The business of the Division is significantly dependent upon several
automotive and truck manufacturers. In the event that a significant
portion of the automotive and truck business were to cease immediately,
and the revenues were not replaced with sales to other customers, whether
existing or new, the loss could have a material adverse effect on the
Division. However, the Division believes that its relationships with
these customers are good and, although it anticipates the loss of
business in an event of a strike or for particular parts from time to
time as the products in which those parts are incorporated are
discontinued or substantially changed, the Division believes that it can
make up for such losses through existing or new customers.
The Company's three largest customers accounted for approximately 57%,
15%, and 15% of total sales in fiscal year 1999.
Basis of Presentation
The accompanying financial statements include the accounts of the
operating entities of MTD Automotive. All material transactions and
accounts related to MTD Automotive have been included in the accompanying
financial statements. All significant intercompany transactions occurring
within the Division have been eliminated. Transactions with other
divisions of MTD PRODUCTS INC have not been eliminated from these
financial statements (see Note 6 - Related Party Transactions). The
Division purchases from and sells to other divisions of the Parent on a
regular basis. The policy within the Parent is to provide these products
at a transfer price based on standard cost, which approximates actual
cost, plus three percent.
Cash and Cash Equivalents
The Company considers all highly liquid instruments with a maturity of
less than three months to be cash equivalents.
Inventories
Inventories are stated at the lower of cost or market. Cost is determined
by the first-in, first-out (FIFO) method.
Property, Plant and Equipment
Property, plant and equipment are stated at cost. Depreciation is
calculated using principally the declining-balance method. Buildings and
improvements are generally depreciated over 15 to 40 years, machinery and
equipment over 8 to 15 years, furniture, fixtures and computer equipment
over 5 to 8 years and equipment under capital lease over the lease term
or 5 years. Tooling mold, die, and other special equipment costs owned by
the Division are capitalized and depreciated over their useful life, not
to exceed 4 years. Tooling, mold, and die costs incurred in excess of
amounts contractually reimbursed by customers are also capitalized and
depreciated over their useful life, not to exceed 4 years, if the
associated tools, molds, and dies are utilized by the Division in
connection with noncancelable long-term supply arrangements with
customers. As of July 31, 1999
<PAGE> 6
MTD AUTOMOTIVE (A DIVISION OF MTD PRODUCTS INC)
NOTES TO FINANCIAL STATEMENTS
- --------------------------------------------------------------------------------
the net book value of tools, molds, dies, or other special
equipment costs included in property, plant, and equipment were
$6,282,855.
Maintenance and repair costs are expensed as incurred. Costs of renewals
and betterments which substantially increase the useful lives of the
operating assets are capitalized. The cost and related accumulated
depreciation of all plant and equipment disposed of are removed from the
accounts, and any gain or loss from such disposal is included in the
earnings for the current period. Depreciation expense was $8,824,407
in 1999.
Revenue Recognition
Revenue is recognized when products are shipped.

▶ Supplied entries:
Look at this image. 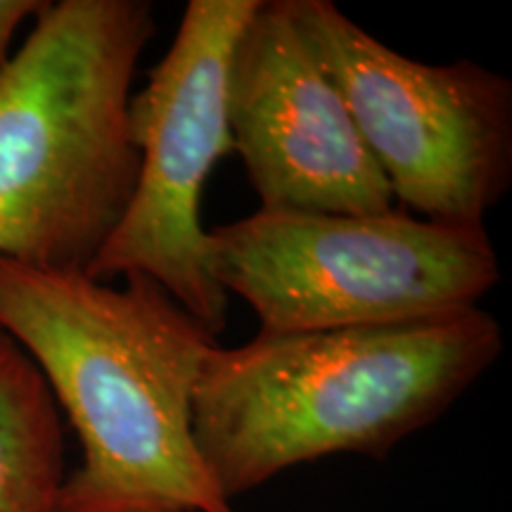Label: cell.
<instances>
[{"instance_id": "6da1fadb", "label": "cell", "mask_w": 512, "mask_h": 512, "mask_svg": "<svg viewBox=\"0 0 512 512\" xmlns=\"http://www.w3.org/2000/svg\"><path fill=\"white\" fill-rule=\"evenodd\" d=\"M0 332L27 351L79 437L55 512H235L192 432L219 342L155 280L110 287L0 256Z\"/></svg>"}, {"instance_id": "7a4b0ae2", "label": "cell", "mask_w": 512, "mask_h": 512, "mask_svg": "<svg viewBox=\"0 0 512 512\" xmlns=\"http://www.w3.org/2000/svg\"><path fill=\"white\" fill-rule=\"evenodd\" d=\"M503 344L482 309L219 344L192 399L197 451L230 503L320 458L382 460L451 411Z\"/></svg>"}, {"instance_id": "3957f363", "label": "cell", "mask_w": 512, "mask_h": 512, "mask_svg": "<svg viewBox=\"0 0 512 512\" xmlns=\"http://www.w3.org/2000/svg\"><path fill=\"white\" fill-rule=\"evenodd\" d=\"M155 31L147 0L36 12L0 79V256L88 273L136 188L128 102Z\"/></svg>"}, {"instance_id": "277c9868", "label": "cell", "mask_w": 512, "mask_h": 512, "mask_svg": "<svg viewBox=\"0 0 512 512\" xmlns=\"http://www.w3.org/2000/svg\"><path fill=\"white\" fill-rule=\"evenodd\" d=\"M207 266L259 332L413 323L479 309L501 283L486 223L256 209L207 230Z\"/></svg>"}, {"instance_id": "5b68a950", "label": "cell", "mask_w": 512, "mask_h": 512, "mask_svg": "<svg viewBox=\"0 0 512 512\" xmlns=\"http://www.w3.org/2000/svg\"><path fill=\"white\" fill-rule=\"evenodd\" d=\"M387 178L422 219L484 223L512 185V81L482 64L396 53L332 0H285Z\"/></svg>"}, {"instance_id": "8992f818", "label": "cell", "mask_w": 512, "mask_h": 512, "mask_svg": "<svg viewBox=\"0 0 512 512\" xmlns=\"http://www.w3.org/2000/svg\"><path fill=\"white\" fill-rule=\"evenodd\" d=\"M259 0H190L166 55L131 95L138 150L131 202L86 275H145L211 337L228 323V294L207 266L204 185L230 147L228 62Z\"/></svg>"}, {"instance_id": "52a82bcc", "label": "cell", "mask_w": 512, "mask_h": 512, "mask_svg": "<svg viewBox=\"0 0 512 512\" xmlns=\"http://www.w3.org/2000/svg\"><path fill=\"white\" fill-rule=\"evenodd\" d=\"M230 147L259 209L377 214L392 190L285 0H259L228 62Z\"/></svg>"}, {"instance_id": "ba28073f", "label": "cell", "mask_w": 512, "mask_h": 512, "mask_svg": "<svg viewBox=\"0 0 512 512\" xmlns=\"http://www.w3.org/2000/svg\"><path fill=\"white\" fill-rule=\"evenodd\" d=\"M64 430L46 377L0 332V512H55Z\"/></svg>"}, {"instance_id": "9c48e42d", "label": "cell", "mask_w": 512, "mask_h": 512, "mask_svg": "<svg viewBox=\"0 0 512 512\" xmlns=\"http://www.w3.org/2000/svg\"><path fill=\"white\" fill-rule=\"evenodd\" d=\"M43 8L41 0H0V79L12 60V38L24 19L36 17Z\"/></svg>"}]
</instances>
* * *
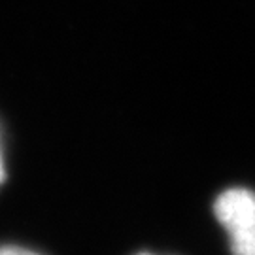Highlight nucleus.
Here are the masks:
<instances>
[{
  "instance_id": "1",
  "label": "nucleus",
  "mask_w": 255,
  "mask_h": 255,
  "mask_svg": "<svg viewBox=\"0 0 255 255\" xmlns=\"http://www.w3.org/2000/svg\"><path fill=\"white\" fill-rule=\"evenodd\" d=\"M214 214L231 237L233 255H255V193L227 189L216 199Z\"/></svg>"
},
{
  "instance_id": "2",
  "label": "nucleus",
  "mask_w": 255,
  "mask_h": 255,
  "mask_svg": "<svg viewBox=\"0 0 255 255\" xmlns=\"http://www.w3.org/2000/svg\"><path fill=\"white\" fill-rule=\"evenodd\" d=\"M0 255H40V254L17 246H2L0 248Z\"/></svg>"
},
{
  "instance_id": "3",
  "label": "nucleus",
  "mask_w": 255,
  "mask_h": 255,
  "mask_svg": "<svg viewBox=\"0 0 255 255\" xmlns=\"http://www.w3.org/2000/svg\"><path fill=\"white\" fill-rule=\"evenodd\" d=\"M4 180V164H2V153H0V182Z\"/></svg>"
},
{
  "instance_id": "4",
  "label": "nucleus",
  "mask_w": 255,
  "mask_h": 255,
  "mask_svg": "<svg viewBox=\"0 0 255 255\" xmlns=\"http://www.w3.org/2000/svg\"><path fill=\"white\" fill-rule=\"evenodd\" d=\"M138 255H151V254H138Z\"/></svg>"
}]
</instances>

▶ Task requirements:
Write out the financial statement notes from "Basis of Presentation" to "plus three percent.", word for word.

▶ Result of the task:
Basis of Presentation
The accompanying financial statements include the accounts of the
operating entities of MTD Automotive. All material transactions and
accounts related to MTD Automotive have been included in the accompanying
financial statements. All significant intercompany transactions occurring
within the Division have been eliminated. Transactions with other
divisions of MTD PRODUCTS INC have not been eliminated from these
financial statements (see Note 6 - Related Party Transactions). The
Division purchases from and sells to other divisions of the Parent on a
regular basis. The policy within the Parent is to provide these products
at a transfer price based on standard cost, which approximates actual
cost, plus three percent.